But what caught my attention in particular that day was an unusual odor in a chicken soup kitchen.  It was bright and fresh and utterly welcome on a cold February day.  It was crisp, but also strangely comforting.  It was lime. 

“What are you doing?” I asked, slightly alarmed but overwhelmingly intrigued. “Are you putting lime in that soup?”

“Yeah,” she answered much too casually for my taste.

“In chicken noodle soup?” I pressed on, my tone hopefully conveying my growing bewilderment.  Lime in chicken noodle soup?  I demand an explanation!

“Yeah,” she turned, smiling at my insistence, “It’s Portuguese.”

“Ooohhhh…Interesting…”  She knew there was no faster way to derail my attention than to say that something was Portuguese or Brazilian or Mexican or French, or from any one of the places that she had family or that her family worked.  I would immediately go research it, and buy her a few minutes time to finish her dinner.  Clever girl.

I didn’t realize it at the time, but looking back on it, I believe that this was where my dissatisfaction with traditional chicken soup was born.  Chicken noodle soup just tastes flat to me.  In fact, I don’t think I have ever really made chicken noodle soup, at least not unless I am under duress.  At best, store-bought soup is either too salty or flavorless, the chicken is dry (how, how you ask, can chicken that is floating in a liquid matrix be dry?  Well, go grab some canned chicken noodle soup and see for yourself) and the noodles are one nudge away from disintegrating.  To quote the newly budding food critic we have in the house “mama, that’s gwoss.”

(Detection annotation records)
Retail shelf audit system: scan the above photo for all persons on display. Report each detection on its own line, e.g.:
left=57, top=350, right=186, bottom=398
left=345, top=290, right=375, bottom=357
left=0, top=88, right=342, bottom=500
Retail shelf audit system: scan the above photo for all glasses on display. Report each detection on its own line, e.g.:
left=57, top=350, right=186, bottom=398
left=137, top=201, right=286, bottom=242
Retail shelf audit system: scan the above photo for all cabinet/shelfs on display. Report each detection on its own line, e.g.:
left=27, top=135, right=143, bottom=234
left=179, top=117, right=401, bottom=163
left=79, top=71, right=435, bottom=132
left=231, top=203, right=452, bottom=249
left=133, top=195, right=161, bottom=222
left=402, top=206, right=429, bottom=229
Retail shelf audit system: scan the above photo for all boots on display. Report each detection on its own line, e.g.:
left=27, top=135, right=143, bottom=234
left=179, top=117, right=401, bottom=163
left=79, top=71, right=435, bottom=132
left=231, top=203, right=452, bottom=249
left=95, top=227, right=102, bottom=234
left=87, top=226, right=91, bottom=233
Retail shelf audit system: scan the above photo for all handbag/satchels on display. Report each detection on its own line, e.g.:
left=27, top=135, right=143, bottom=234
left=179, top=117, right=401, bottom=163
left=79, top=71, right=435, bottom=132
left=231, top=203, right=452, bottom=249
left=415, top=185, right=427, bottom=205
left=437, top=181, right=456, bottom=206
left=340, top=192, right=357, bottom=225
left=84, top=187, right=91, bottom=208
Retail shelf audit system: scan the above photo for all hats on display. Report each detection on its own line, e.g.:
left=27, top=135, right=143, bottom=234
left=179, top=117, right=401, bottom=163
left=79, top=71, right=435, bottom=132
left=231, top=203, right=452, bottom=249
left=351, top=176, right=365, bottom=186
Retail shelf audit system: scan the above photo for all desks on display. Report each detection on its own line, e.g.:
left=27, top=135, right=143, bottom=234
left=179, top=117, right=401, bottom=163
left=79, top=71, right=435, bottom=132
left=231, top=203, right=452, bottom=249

WHAT IS ASKED:
1. Write out the passage on lime in chicken soup word for word, starting at "But what caught" and ending at "for my taste.".
2. Answer these questions from the passage on lime in chicken soup:
(a) In what month did the writer notice the smell of lime?
(b) What cuisine is the soup with lime said to come from?
(c) At best, what two faults does the writer say store-bought soup has?

RESPONSES:
1.
But what caught my attention in particular that day was an unusual odor in a chicken soup kitchen.  It was bright and fresh and utterly welcome on a cold February day.  It was crisp, but also strangely comforting.  It was lime. 

“What are you doing?” I asked, slightly alarmed but overwhelmingly intrigued. “Are you putting lime in that soup?”

“Yeah,” she answered much too casually for my taste.

2.
(a) February
(b) Portuguese
(c) It is either too salty or flavorless.